◆ DOCUMENT PASSAGE

--- start ---

At one point, the osprey was at head-level and flying right towards me and swooped down and scooped up a twig no more than 50 feet away from me. At another time, he/she flew about 20 feet right above my head as to say hello. It was really an amazing experience.

So, Paul, according to Pat Clancy's osprey calendar, Spring officially arrived 03/24/14. Enjoy the photos. It was a really amazing afternoon, and the sunset was pretty colorful as well.

Patrick Clancy

Friday, March 21, 2014

St. Mary School's Fourth-Graders Enjoy Weatherkids Program

The fourth-graders at St. Mary School in Milford enjoyed my visit this week. They had fun with the experiments, trivia, and watching a few of their classmates give the weather forecast on television. What a great group of children.


Thursday, March 20, 2014

Vernal Equinox Doesn't Signal End of Winter Weather

Today is the first day of Spring. The Vernal Equinox happens at 12:57 p.m. EDT, meaning the Sun's rays are directly above the Equator. Theoretically, there are 12 hours of daylight and 12 hours of darkness over any spot on the face of the Earth. We'll enjoy a milder day with a high temperature in the lower 50s. However, the Equinox doesn't necessarily mean an end to Winter weather.

In fact, 58 years ago today a snowstorm dumped just about a half-foot of snow on Bridgeport. Take a look at the front-page of The Bridgeport Post from the following day. According to the article, "Winter rallied its retiring forces yesterday and today and struck at the Bridgeport area with a wind-driven snowstorm. Towns along the Merritt Parkway reported 10 to 12 inches and Danbury had 16." Click on the image to see a larger version.

Although the normal monthly snowfall for March (4.3") is less than a half-foot, nearly a foot of snow fell on two separate occasions. Just over 11 inches of snow fell on March 22, 1967 (see the front page of The Bridgeport Post below), and the unforgettable Storm of the Century, Saturday, March 13, 1993, produced 10.6" at Bridgeport. More than a half-foot of snow (7.6") fell as late as March 29, 1974.

In addition, temperatures can vary significantly through the end of the month. Record low temperatures fell into the single digits March 18 (nine degrees) and March 19 (four degrees), 1967, and a record low of 16 degrees happened as late as March 29, 1970. In fact, much colder air will arrive by the start of next week with daytime high temperatures only in the middle 30s, a far cry from the 50-degree normal high for this time of the year.

April has also seen its fair share of snow, too. You may recall that over a half-foot of snow fell Wednesday, April 10, 1996, capping the snowiest Winter on record at Sikorsky Memorial Airport. Also, a half-foot of snow fell April 6, 1982, which postponed Opening Day at Yankee Stadium. A half-inch of snow fell as late as April 19, 1983, and a trace of snow fell as late as April 28, 1966. The normal snowfall for the entire month, however, is less than an inch (0.9").

April can be quite chilly, too. Record low temperatures of 19 and 18 degrees were recorded April 6 and 7, during the 1982 snowstorm. Even though the average high temperature climbs to 60 degrees by the end of the month, the mercury has fallen into the 20s and 30s quite frequently in mid-to-late April. A record low of 29 degrees happened on April 22, 1975.

--- end ---

◆ INFORMATION PROVIDED
--- start ---

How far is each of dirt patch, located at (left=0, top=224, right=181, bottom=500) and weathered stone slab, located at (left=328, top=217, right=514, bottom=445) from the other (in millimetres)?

--- end ---

◆ WHAT YOU WILL DO
a. From the weather blog text, list every record low temperature it gives, each with its date.
b. Carry on the weather blog text, starting after its final sentence about the record low on April 22, 1975.

◆ FINAL ANSWERS
a.
- 9 degrees on March 18, 1967
- 4 degrees on March 19, 1967
- 16 degrees on March 29, 1970
- 19 degrees on April 6, 1982
- 18 degrees on April 7, 1982
- 29 degrees on April 22, 1975

b.
Happy Spring!


Tuesday, March 18, 2014

Spring Arrives This Thursday

Tomorrow is the last full day of Winter. However, Old Man Winter has no intentions of packing his bags and leaving just yet. Although today will be mostly sunny, it will be cooler-than-normal once again with afternoon high temperatures in the upper 30s. Spring officially arrives in the Northern Hemisphere this Thursday, March 20, at 12:57 p.m. EDT. That's when the direct rays of the Sun pass over the Equator, technically creating "equal day and equal night" over the face of the Earth.

I've always observed the change of seasons with more reverence and awe than New Year's Eve. After all, the beginning of a new year is an arbitrary date which can actually be recognized just about any time during the year. However, an equinox or a solstice is a much more meaningful "event" and can be explained astronomically. The time is exact and changes every year although, for the most part, the date doesn't vary much.


The change of seasons is due to the 23.4 degree tilt of the Earth's axis. Because of the tilt, we receive the Sun's rays most directly in the Summer. In the Winter, when we are tilted away from the Sun, the rays pass through the atmosphere at a greater slant, bringing lower temperatures. If the Earth rotated on an axis perpendicular to the plane of the Earth's orbit around the Sun, there would be no variation in day lengths or temperatures throughout the year, and we would not have seasons.

Now that Winter is just about in our rear-view mirror, how did we fare as far as snow is concerned? Officially, more than four-and-a-half feet (56.3") of snow fell this season at Sikorsky Memorial Airport in Stratford. That's more than double the 25.2" normal, but slightly below last year's total (61.3") through March 17. This season's snowfall approached the 62.6" total from three years ago.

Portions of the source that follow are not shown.